Is he ready to settle down with one woman?
Is he looking for a long-term commitment?
Do we have similar goals in life?
Do we share similar morals and values?
Do we have similar financial styles?
Do we communicate openly and respectfully?
Do we truly enjoy each other’s company?
Do we add to each other’s lives in a positive way?
Does our connection grow stronger each time we see each other?
Are we looking for the same type of relationship?
What Your Answers Reveal And What To Do
If you’ve answered “yes” to all of these questions, your man is a keeper. You’re definitely on track to a long-term, committed relationship. Continue being the woman he is falling for, accept your differences, embrace his quirks, and live your own life by doing things you love. If you want to have “the talk”, simply share how you would like to see your relationship progress (without being demanding and without an ultimatum) and let him share his thoughts.
If you’ve answered “no” to some of these questions, don’t panic. Some of your “no” answers aren’t necessarily an indication that you’re not on track to a great long-term relationship. They may indicate some inner work needing to be done if you don’t want to keep repeating the same relationship patterns. For instance, if you’ve always had a hard time communicating openly in your relationships, this is a pattern you’ll want to reverse. Having a healthy relationship means expressing yourself freely in all situations, especially difficult ones. If “no” is your answer to “Can I express myself freely when difficult situations come up?”, this is an opportunity to improve your communication skills.

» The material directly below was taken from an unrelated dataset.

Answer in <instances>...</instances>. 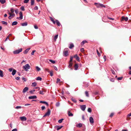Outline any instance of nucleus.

If your answers are a mix of “yes” and “no”, review your “no” answers and determine which ones are deal breakers and which ones you can live with. For instance, if you want a long-term commitment, and he isn’t looking to settle down with one woman, this is definitely a deal breaker. Instead of wasting precious years by staying around and hoping he’ll change his mind, leave and make yourself available for a guy who wants a long-term commitment with you. As hard as it may be to leave a guy you really like, it’s in your best interest — you won’t waste valuable time in a dead-end relationship or he may realize you are “the one” and come back for you.
The Bottom Line
If you’re in a new relationship with a guy you really like, let these questions be part of your decision-making process to determine if he is worthy of being in monogamous, long-term commitment with you. What other relationship questions do you think a woman should ask to see if she’s on the right track for a long-term commitment?